Another wave of performance-enhancing upgrades to the site and underlying technologies. Constant tuning seems to be the price we pay to use 150+ open source Drupal modules. Here is a combination of changes that make a big improvement:
- Added support for a slave database that automatically launches and terminates on weekdays during business hours. After some initial adjustments, this database took over about 50% of the database workload without experiencing any async-related errors.
- Implement APC cache for several key cache tables. Previous experience and research with memcached suggested that it would not provide the stability required. On EC2, it seems that memcached requires multiple instances to achieve production-grade reliability, and we do not currently run enough instances to make that work. Additionally, although it is less scalable volume-wise, APC is a faster local cache that does not require making the socket connection. The APC cache is also more aggressive than the traditional Drupal cache. The traditional Drupal cache clears itself for all sorts of reasons (that are often triggered by our cron jobs), and it never caches the "no entry in cache" result. By improving use-case-specific logic for clearing individual cache entries, and by maximizing the cache speed via APC, we saw a good boost in performance and drop in hits to the database.

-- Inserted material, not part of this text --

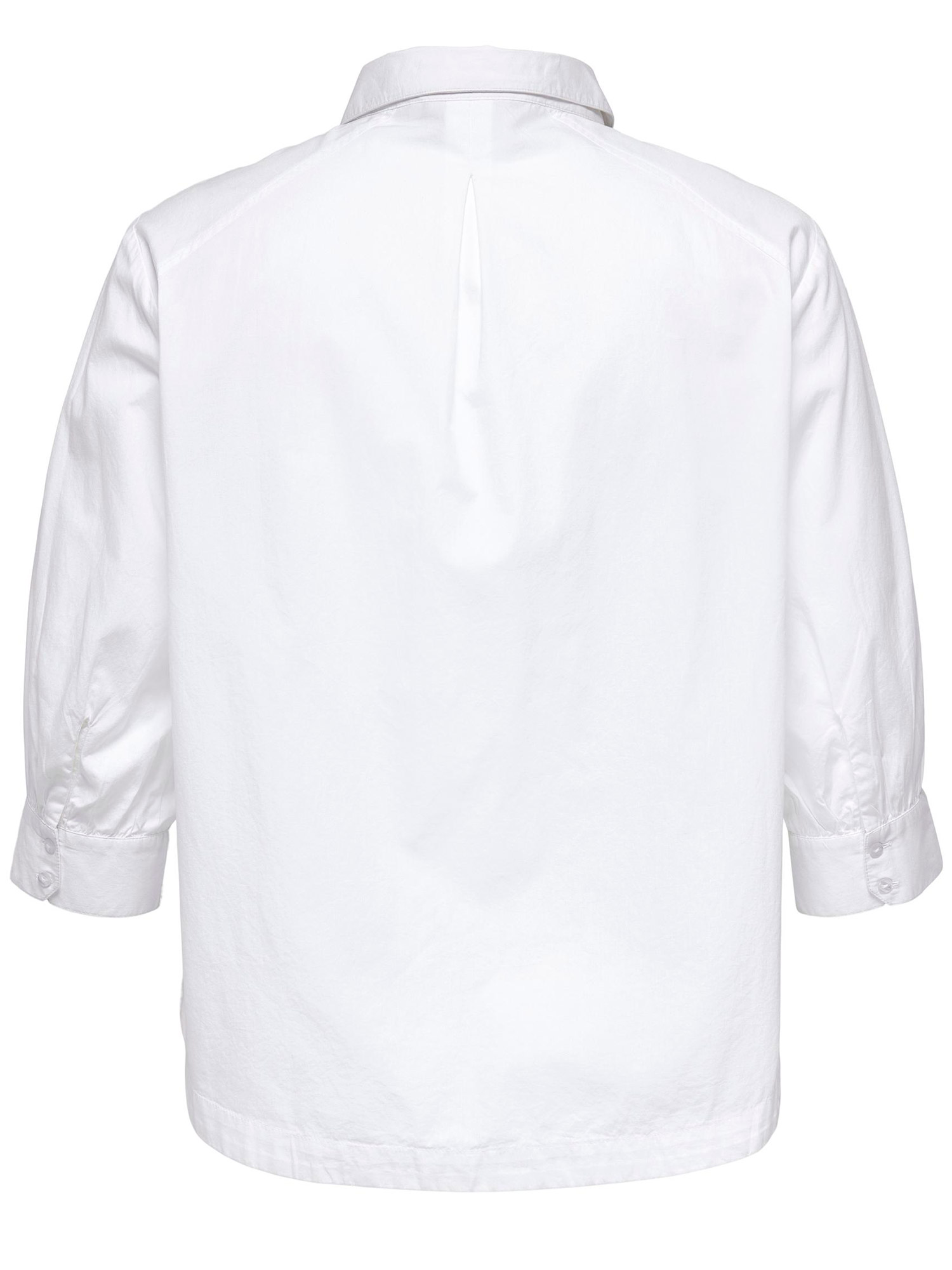 Carnimana - Hvit bomulls skjorte med 3/4 ermer fra Only Carmakoma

- Implement APC cache for path calculations. Watch the database to see how many path-related queries are run on each request, especially if you are running global redirect.
- Reduce database queries through optimization of authorization functions. The organic groups access function is not really optimized. For instance, it triggers a user_load() to get a list of groups rather than just loading the groups. Depending on how many other modules hook into user_load, that can introduce significant additional queries. This change had a massive impact on speed, even for small single-node pages.
- Create a teaser cache table for use in views. Many of our views simply filter nodes and display the teasers. By caching the teasers across views, we dramatically improve the speed of those interfaces.
These changes yielded significant performance boosts. After all the changes were completed, the total database CPU usage was down 66%, which means the system was working about 1/3 as hard. Additionally, the slave's usage ratio increased such that it now takes more of the load than the master, which bodes well for scale-out during the peak spring months. Total site performance through these changes improved by at least 33%. While that does not match the CPU drop, it was still a great step forward.